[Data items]
((
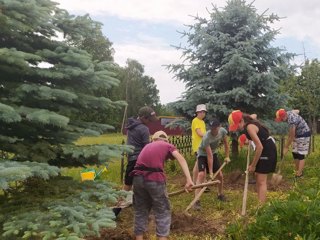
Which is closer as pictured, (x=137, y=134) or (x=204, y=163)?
(x=137, y=134)

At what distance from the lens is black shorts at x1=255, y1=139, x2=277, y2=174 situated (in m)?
6.38

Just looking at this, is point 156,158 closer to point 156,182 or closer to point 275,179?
point 156,182

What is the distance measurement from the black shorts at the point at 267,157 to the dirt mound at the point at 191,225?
1207 millimetres

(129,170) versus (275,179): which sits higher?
(129,170)

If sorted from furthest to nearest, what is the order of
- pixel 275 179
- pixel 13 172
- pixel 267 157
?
pixel 275 179
pixel 267 157
pixel 13 172

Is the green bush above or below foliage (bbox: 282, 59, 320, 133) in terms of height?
below

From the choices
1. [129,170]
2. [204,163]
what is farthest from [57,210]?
[204,163]

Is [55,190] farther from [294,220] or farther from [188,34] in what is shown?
[188,34]

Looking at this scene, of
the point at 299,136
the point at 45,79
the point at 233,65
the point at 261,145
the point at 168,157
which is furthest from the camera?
the point at 233,65

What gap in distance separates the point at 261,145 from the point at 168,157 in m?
1.83

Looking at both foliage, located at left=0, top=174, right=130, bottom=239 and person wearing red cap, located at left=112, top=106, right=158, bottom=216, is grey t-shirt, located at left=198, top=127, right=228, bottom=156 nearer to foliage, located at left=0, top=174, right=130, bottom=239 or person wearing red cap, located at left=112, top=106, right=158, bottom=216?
person wearing red cap, located at left=112, top=106, right=158, bottom=216

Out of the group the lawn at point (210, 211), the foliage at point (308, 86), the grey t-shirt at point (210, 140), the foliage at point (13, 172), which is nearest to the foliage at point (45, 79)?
the foliage at point (13, 172)

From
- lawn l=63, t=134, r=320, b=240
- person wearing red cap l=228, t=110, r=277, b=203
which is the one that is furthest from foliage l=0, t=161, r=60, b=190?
person wearing red cap l=228, t=110, r=277, b=203

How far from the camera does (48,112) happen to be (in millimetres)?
3924
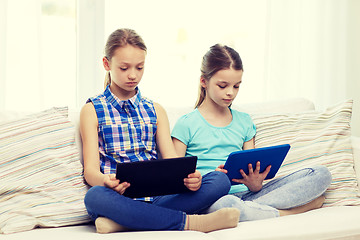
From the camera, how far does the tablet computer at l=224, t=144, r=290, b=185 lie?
5.95 feet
))
- TASK PROMPT -
Please reproduce every row above word for word, leaving the pictures out.

- THE SOLUTION -
Which is closer as pictured, (x=137, y=134) or (x=204, y=163)?
(x=137, y=134)

At what distance from the lens is black shorts at x1=255, y1=139, x2=277, y2=174 situated (in m)?
6.38

Just looking at this, is point 156,158 closer to point 156,182 or closer to point 275,179?
point 156,182

What is the distance measurement from the black shorts at the point at 267,157 to the dirt mound at the point at 191,225?
1207 millimetres

(129,170) versus (275,179): which sits higher?
(129,170)

If sorted from furthest to nearest, what is the order of
- pixel 275 179
- pixel 13 172
- pixel 267 157
?
pixel 275 179
pixel 267 157
pixel 13 172

Is the green bush above or below foliage (bbox: 282, 59, 320, 133) in terms of height?
below

From the choices
1. [129,170]
2. [204,163]
what is farthest from [57,210]?
[204,163]

Is [55,190] farther from [294,220] or farther from [188,34] in what is shown?
[188,34]

Looking at this scene, of
the point at 299,136
the point at 45,79
the point at 233,65
the point at 261,145
the point at 168,157
which is furthest from the camera?
the point at 233,65

What gap in distance separates the point at 261,145 from the point at 168,157 in m?
1.83

Looking at both foliage, located at left=0, top=174, right=130, bottom=239 and person wearing red cap, located at left=112, top=106, right=158, bottom=216, is grey t-shirt, located at left=198, top=127, right=228, bottom=156 nearer to foliage, located at left=0, top=174, right=130, bottom=239 or person wearing red cap, located at left=112, top=106, right=158, bottom=216?
person wearing red cap, located at left=112, top=106, right=158, bottom=216

Out of the group the lawn at point (210, 211), the foliage at point (308, 86), the grey t-shirt at point (210, 140), the foliage at point (13, 172), which is nearest to the foliage at point (45, 79)?
the foliage at point (13, 172)

From
- lawn l=63, t=134, r=320, b=240
- person wearing red cap l=228, t=110, r=277, b=203
which is the one that is furthest from foliage l=0, t=161, r=60, b=190?
person wearing red cap l=228, t=110, r=277, b=203

How far from the camera does (48,112) happen to be (in millimetres)?
3924
From the camera, how far does the tablet computer at l=224, t=144, r=290, b=185 lie?
5.95 feet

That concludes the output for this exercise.